Проклятый Оле с утра занимался своими курдами и явился в управление только в шестом часу вечера, когда большинство сотрудников разошлось по домам. Рикке некуда было торопиться, к тому же психологу всегда есть, чем заняться, потому что отчетов приходится составлять много, поэтому она задержалась. В щель между дверью кабинета Оле и косяком Рикке вставила сложенную вчетверо записку с просьбой немедленно ее найти.
— Что случилось? — Оле не сел, а упал на стул, приставленный к столу Рикке и пожаловался. — Мои ноги выворачиваются из задницы, а глотка пересохла от разговоров и от воздуха Сёборга.[80] Пришлось собрать последние силы, чтобы дойти до тебя…
Их кабинеты находились далеко друг от друга, в противоположных крыльях трапециевидного здания полицейского управления.
— Ты же потомок неутомимых викингов, Оле! — укорила Рикке. — Настоящий скандинав! А у скандинавов силы не заканчиваются никогда!
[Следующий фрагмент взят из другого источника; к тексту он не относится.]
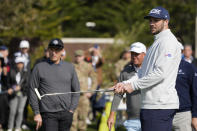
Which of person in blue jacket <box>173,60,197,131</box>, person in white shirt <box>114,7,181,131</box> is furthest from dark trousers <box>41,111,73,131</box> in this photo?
person in white shirt <box>114,7,181,131</box>

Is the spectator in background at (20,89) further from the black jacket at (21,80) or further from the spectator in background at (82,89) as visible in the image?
the spectator in background at (82,89)

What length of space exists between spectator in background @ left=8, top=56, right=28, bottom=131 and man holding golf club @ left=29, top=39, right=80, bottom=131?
513 centimetres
— О чем скандинавском вообще можно говорить в наше время?! — воскликнул Оле, заметно оживляясь. — Мы не сохранили даже наши руны, не говоря уже о традициях вообще. Смотреть сказки про викингов, читать адаптированную Эдду и глушить пиво — вот наши традиции! Спроси любого из настоящих датчан, что есть ад в его понимании и он ответит тебе: «ад — это пекло», хотя наши предки верили в то, что в аду царит вечный холод. Спроси любого из настоящих датчан, что есть смерть в его понимании и тебе наговорят самой разной белиберды. Но никто не вспомнит, что смерть есть ни что иное, как половой акт между умершим и хозяйкой загробного мира Хель!
— А если умирает женщина, Оле? — поддела Рикке, потому что просто невозможно было не поддеть внезапно разошедшегося Оле. — Что тогда? Или Хель бисексуальна?
— Любое божество бисексуально по своей природе! — Оле не шутил, а говорил серьезно. — С женщинами Хель поступает так же, как и с мужчинами — выпивает из них жизнь. Наши предки верили в то, что Хель способна внушать человеку самую сильную любовь, какую только он может испытывать… Ладно, хватит об этом. Я не старина Йокель,[81] чтобы разглагольствовать на потеху публике, — Оле сдулся, как мяч, из которого выпустили воздух. — Я просто хотел сказать, что если так пойдет и дальше, то через пару дней я прыгну с моста Лангебро. Да — прыгну! Кому нужна жизнь, полная мучений?
— Высказанная вслух или выраженная в какой-либо иной ясной форме мысль о суициде служит достаточным основанием для отстранения сотрудника полиции от работы и направления его на психиатрическое освидетельствование, — по памяти процитировала Рикке.
— Валяй, отстраняй, — согласился Оле, хорошо зная, что Рикке шутит. — Лучше я проваляюсь до окончания контракта в Вордингборге,[82] чем буду на старости лет носиться по Копенгагену и учить иностранные языки. Тем более что в деньгах я нисколько не потеряю.
— Отдых надо заслужить, — улыбнулась Рикке и протянула Оле два скрепленных вместе листа, на которых была распечатана информация по Бьярне Ворму. — Это мой новый знакомый.
— Оттуда? — уточнил Оле, переворачивая первый лист.
— Да, — подтвердила Рикке, поняв, что Оле имеет в виду. — Очень подозрительный субъект. Ты бы не хотел им заняться?
— Не хотел бы, но придется, — честно ответил Оле.
— Тогда, может, посмотришь прямо сейчас, что на него есть? — Рикке встала из-за стола и сделала приглашающий жест рукой.
Ее доступ к различным базам был весьма ограниченным, а Оле, как инспектор отдела убийств, имел практически неограниченные возможности.
— Я лучше у себя, — Оле встал. — Не люблю чужие компьютеры. Поезжай домой, если я найду что-то интересное, то сразу позвоню.
— Я пока еще поработаю полчасика, — ответила Рикке.